Так, она призывает писать только правду, что, по ее мнению, гораздо труднее, чем фантазировать: «Карандаш движется в наших руках так свободно, когда мы рисуем какого-нибудь баснословного грифона, чем длиннее когти и чем больше крылья чудовища, тем лучше. Но эта удивительная легкость совершенно покидает нас и сменяется какой-то деревянной неповоротливостью, когда мы задумаем нарисовать обыкновенного льва, без всяких прикрас и преувеличений».

Но стараясь во всем сохранить драгоценное для нее правдоподобие, ни в коей мере не приукрашать действительность, требуя изгнания из творчества всякого преувеличения, фантазии, Д. Элиот на деле лишает художника права заострять факты, обобщать их, то есть лишает реализм самой его специфики.

Следует вспомнить, как относились к этому важнейшему вопросу художественного творчества писатели-реалисты 40-х годов. Известно, что именно этот вопрос о творческой фантазии лег в основу полемики о реализме и натурализме, разгоревшейся между Шарлоттой Бронте и Г. Льюисом. В ходе этого спора, имевшего принципиальное значение, Ш. Бронте с большой убежденностью отстаивала и защищала творческое воображение, понимая его как право художника на активное вмешательство в жизнь. Позитивисту Г. Льюису не удалось внушить свои взгляды Ш. Бронте. А Д. Элиот, писавшая всего на десять лет позже, но уже в иную историческую эпоху, оказалась верной его ученицей.
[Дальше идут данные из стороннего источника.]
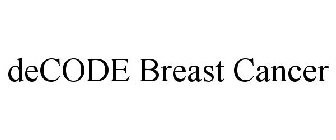 DECODE BREAST CANCER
Во взглядах на искусство Д. Элиот обнажает компромиссный, примиренческий характер своего творчества: художник, по ее мнению, не должен возмущаться несправедливостью, стремиться к изменению жизни; его задача — пробуждать интерес и любовь к жизни такой, какая она есть: «Братьев-людей, — говорит она, — надо брать такими, каковы они на самом деле: ты не выпрямишь кривого носа, не сделаешь остроумною тупость, не превратишь недостатка в достоинство; и этих братьев-людей ты обязан терпеливо переносить, сострадать им, любить их».

Лучшим романом первого периода творчества Д. Элиот является «Мельница на Флоссе». В этом романе она, пожалуй, белее, чем в других своих произведениях, следует традициям реализма 40-х годов, хотя в то же время она не оставляет попыток примирить реалистический метод с требованиями позитивной эстетики, что придает роману определенную противоречивость.

В основу романа положены опоэтизированные воспоминания писательницы о своем детстве. Но значение романа далеко не исчерпывается этим. Здесь с большим мастерством нарисована глухая английская провинция, обнажена застойная атмосфера общества состоятельных мещан, где гибнет все живое, естественное, подлинно человеческое. История Мэгги Тулливер, главной героини романа, дерзнувшей нарушить каноны жизни своего круга и поплатившейся за эту дерзость жизнью, неотделима от изображения убогой и неприглядной действительности, которая неизбежно должна была привести эту историю к трагической развязке. Д. Элиот верно и живо передает свои наблюдения над действительностью и, глубоко проникая в психологию своих героев, мастерски раскрывает их внутренний мир. Но иногда она объясняет жизненные явления тенденциозно и неправильно с помощью позитивистской философии, и это снижает реализм повествования.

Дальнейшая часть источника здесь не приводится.